* _Article_:

◆ ◆ ◆ ◆ ◆

Propos recueillis à Cannes par Benoit Basirico
- Publié le 23-05-2023Cinezik : Comment Marco Bellocchio est-il en tant que réalisateur pour un compositeur ? Est-il directif ?
Fabio Massimo Capogrosso : Travailler avec Marco Bellocchio est vraiment agréable car il sait ce qu'il veut, il possède une profonde compréhension de la musique. Il exige beaucoup du musicien, c'est à la fois très stimulant et exigeant. Il recherche une musique qui soit toujours profonde. Pourtant, il laisse également la liberté de faire des suggestions.
Après "Esterno Notte", est-ce que ce nouveau film avec lui demandait une direction différente ?
Fabio Massimo Capogrosso : Oui, c'est un sujet différent qui nécessitait un langage complètement différent. C'est un film plus émotionnel, en quelque sorte. Il ressentait le besoin d'une musique puissante, qui aborde les émotions et sublime les images.
Le film s'appuie sur des faits historiques et religieux, des faits réels. Comment avez-vous intégré ces aspects dans votre composition musicale ?
Fabio Massimo Capogrosso : C'était très complexe. Il a fallu faire des recherches sur la musique hébraïque et chrétienne. Le réalisateur ressentait le besoin de représenter ce contraste entre ces deux religions. Il voulait également un langage très original et contemporain. Il y a aussi des anciens airs populaires. Pour moi, les modèles ont été Stravinsky, Berio. Il voulait donc se rapprocher de la source.
Certaines notes sont mélangées avec le son des cloches....
Fabio Massimo Capogrosso : Oui, on l'entend surtout à la fin. Ces deux musiques se mêlent. Et aussi, beaucoup de choses que j'ai écrites ont été mises de côté car ils ont dû choisir lorsqu'ils ont monté le film, mais le résultat est satisfaisant pour moi. C'était très fatigant mais très satisfaisant.
On peut entendre deux thèmes principaux. Le premier, un peu humoristique, notamment sur des scènes fantaisistes où un dessin s'anime. Et le thème pour la tragédie, avec l'orchestre en effervescence.
Fabio Massimo Capogrosso : Le thème le plus humoristique représente le monde des enfants, l'atmosphère ludique. Pour le thème dramatique, j'ai mélangé des éléments de mon propre style, de ma musique, et un thème populaire de la fin du XIXe siècle. J'ai pris les 4 premières mesures de ce thème et les ai modifiées en fonction des besoins du film.
Dans le thème tragique, on pense aussi à une référence : "Psycho" de Bernard Herrmann.

◆ ◆ ◆ ◆ ◆

* _Entrées de données_:
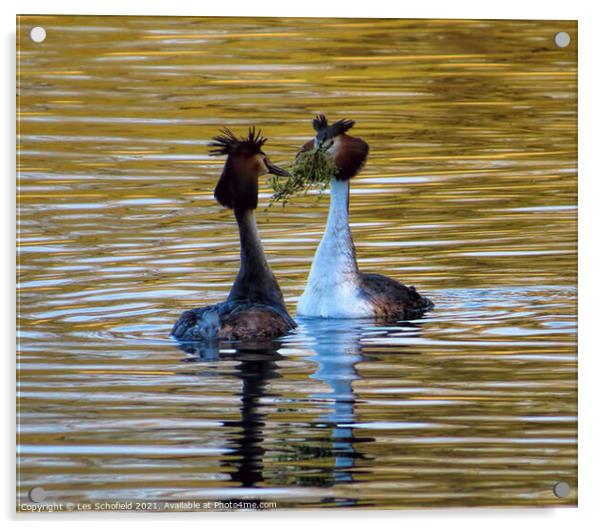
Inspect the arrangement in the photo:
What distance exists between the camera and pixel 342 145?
47.0ft

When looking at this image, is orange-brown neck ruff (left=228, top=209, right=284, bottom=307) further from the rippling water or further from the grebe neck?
the grebe neck

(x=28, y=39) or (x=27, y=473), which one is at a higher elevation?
(x=28, y=39)

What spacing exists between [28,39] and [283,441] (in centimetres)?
256

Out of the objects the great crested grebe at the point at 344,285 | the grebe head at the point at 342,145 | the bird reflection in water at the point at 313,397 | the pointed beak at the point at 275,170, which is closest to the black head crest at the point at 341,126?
the grebe head at the point at 342,145

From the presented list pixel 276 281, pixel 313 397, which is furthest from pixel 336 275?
pixel 313 397

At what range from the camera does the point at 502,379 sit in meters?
13.1

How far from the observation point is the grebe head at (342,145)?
13859 millimetres

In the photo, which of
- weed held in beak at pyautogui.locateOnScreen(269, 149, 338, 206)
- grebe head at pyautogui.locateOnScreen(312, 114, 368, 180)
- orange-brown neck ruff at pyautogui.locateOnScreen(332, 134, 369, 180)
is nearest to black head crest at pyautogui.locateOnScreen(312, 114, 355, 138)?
grebe head at pyautogui.locateOnScreen(312, 114, 368, 180)

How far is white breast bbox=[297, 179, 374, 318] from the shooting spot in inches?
589

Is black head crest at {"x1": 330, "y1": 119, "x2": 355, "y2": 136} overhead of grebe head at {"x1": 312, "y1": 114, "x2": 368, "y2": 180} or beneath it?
overhead

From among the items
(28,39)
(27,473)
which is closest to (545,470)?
(27,473)

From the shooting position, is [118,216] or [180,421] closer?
[180,421]

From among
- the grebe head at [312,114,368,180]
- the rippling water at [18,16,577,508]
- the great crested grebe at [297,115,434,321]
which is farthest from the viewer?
the great crested grebe at [297,115,434,321]

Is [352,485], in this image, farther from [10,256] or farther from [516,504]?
[10,256]
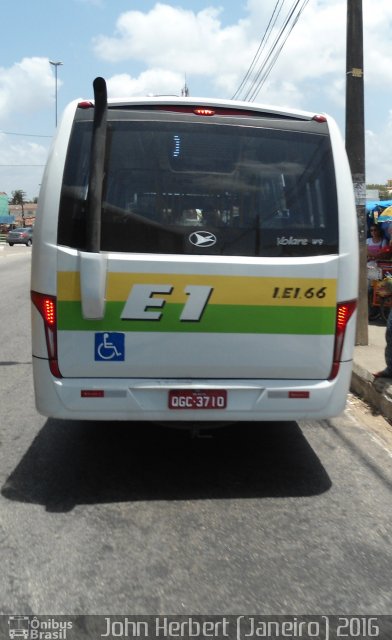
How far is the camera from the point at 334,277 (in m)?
4.39

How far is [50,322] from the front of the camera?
4.32 m

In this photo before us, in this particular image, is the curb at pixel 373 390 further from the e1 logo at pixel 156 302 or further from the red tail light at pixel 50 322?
the red tail light at pixel 50 322

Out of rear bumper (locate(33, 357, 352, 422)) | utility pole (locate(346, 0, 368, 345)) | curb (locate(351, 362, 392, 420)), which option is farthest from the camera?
utility pole (locate(346, 0, 368, 345))

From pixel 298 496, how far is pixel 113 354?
1.53 m

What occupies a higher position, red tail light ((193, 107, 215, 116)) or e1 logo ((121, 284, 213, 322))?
red tail light ((193, 107, 215, 116))

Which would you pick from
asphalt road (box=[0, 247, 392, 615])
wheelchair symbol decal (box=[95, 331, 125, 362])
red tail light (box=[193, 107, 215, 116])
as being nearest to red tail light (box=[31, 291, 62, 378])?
wheelchair symbol decal (box=[95, 331, 125, 362])

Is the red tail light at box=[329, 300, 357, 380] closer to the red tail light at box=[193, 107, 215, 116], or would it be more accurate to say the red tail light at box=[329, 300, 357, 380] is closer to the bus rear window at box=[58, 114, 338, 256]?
the bus rear window at box=[58, 114, 338, 256]

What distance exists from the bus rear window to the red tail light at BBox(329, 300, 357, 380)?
366mm

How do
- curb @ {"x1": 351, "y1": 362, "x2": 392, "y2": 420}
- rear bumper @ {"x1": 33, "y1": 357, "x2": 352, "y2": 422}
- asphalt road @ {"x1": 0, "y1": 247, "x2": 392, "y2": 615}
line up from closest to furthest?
1. asphalt road @ {"x1": 0, "y1": 247, "x2": 392, "y2": 615}
2. rear bumper @ {"x1": 33, "y1": 357, "x2": 352, "y2": 422}
3. curb @ {"x1": 351, "y1": 362, "x2": 392, "y2": 420}

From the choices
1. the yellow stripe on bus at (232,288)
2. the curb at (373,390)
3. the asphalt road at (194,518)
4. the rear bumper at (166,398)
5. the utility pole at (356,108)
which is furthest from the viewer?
the utility pole at (356,108)

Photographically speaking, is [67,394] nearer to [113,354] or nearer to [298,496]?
[113,354]

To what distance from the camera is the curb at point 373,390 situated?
21.7ft

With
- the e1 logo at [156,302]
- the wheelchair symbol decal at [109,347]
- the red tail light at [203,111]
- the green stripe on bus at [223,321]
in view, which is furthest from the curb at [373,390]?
the red tail light at [203,111]

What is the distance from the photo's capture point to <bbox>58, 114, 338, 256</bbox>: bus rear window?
14.2ft
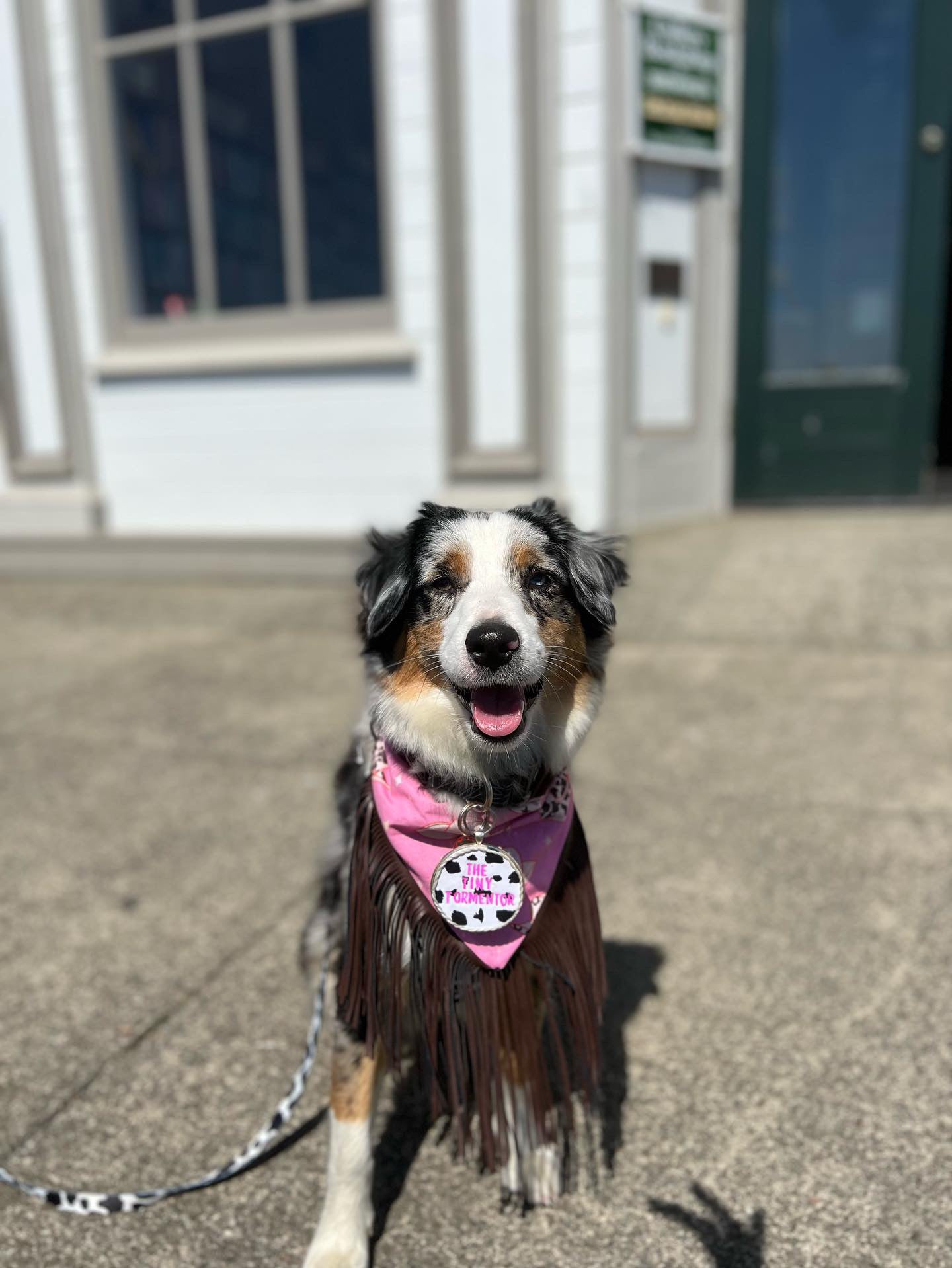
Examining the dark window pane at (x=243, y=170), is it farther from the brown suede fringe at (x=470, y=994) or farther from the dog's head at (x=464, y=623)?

◆ ◆ ◆ ◆ ◆

* _Exercice 1_: Relevez toutes les personnes nommées dans l'article sur la musique du film de Marco Bellocchio, dans leur ordre d'apparition.
* _Exercice 2_: Poursuivez l'article sur la musique du film de Marco Bellocchio à partir de sa dernière phrase.

* _Réponse 1_:
Benoit Basirico
Marco Bellocchio
Fabio Massimo Capogrosso
Stravinsky
Berio
Bernard Herrmann

* _Réponse 2_:
Fabio Massimo Capogrosso : Il est un de mes compositeurs de référence, mais ce n'est pas quelque chose que je cherche à imiter. C'est un compositeur qui m'a profondément influencé. Tout le monde me dit que ma musique ressemble beaucoup à celle de Bernard Herrmann. Même dans mes compositions de musique pure, de concert.
Ce n'était pas une indication de Marco Bellocchio ?
Fabio Massimo Capogrosso : Non, il m'a dit "fais comme tu sais faire". Il a toujours essayé de me faire comprendre le sens de la scène. Il fallait entrer un peu dans sa tête, dans sa vision du film. Parce que c'est un film très personnel, le plus important pour lui. Donc ce qu'il a fait, c'est m'expliquer les scènes.
Marco Bellocchio a-t-il appris cette méthode avec ses autres compositeurs, comme Nicola Piovani ou Ennio Morricone ?
Fabio Massimo Capogrosso : Je ne suis pas sûr. Il aime l'exploration, l'innovation. Il a une idée précise de la musique, mais il laisse l'artiste libre de s'exprimer. Il exige beaucoup du compositeur et fait confiance à ses collaborateurs et aux artistes qu'il choisit. C'est pourquoi il aime travailler avec des gens qui peuvent apporter quelque chose.
Votre inspiration vient-elle davantage des mots de Marco Bellocchio que de l'image ?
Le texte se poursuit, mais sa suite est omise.